Kentaro Sugiyama
[東京 24日 ロイター] - 日銀が24日に公表した3月の企業向けサービス価格指数は前年比3.1%上昇となった。中東情勢の緊迫化で「外航貨物輸送」の価格が大きく上昇し、伸び率が前月から0.4%ポイント拡大した。前月比は1.2%上昇だった。
「外航貨物輸送」は前年比42.1%上昇と、伸び率が前月(9.7%)から大幅に拡大した。このうち「外航タンカー」は、米国とイランの軍事衝突でホルムズ海峡の航行が困難となり、供給が絞られたことで価格が上昇した。外航タンカー以外の外航貨物輸送も、中東情勢の影響で燃料油価格が上昇したことが影響した。
「宿泊サービス」は前年比10.5%上昇と、伸びが前月(8.5%)から加速した。中国政府による渡航自粛要請を受けた中国人観光客の減少傾向は続いているものの、それ以外の国からの観光客数が増勢を強めている。

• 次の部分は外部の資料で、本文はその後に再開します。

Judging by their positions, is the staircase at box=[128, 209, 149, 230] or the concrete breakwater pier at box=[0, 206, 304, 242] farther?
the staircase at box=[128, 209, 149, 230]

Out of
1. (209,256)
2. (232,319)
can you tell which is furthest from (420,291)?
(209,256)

調査対象146品目のうち、上昇は116品目、下落は13品目だった。
日銀の担当者は「外航貨物輸送」が大きく上昇した以外は「おおむね小動きだった」と指摘。引き続き中東情勢緊迫の影響を含めた海運市況や国際商品市況の動向、各種コストの上昇分を価格転嫁する動きの持続性などを注視していくとした。
生産額に占める人件費投入比率の違いで分類した指数では「高人件費率サービス」が前年比3.0%上昇と、伸び率は前月から0.1%ポイント上昇した。「低人件費率サービス」は同3.1%上昇で、前月から0.7%ポイント上昇した。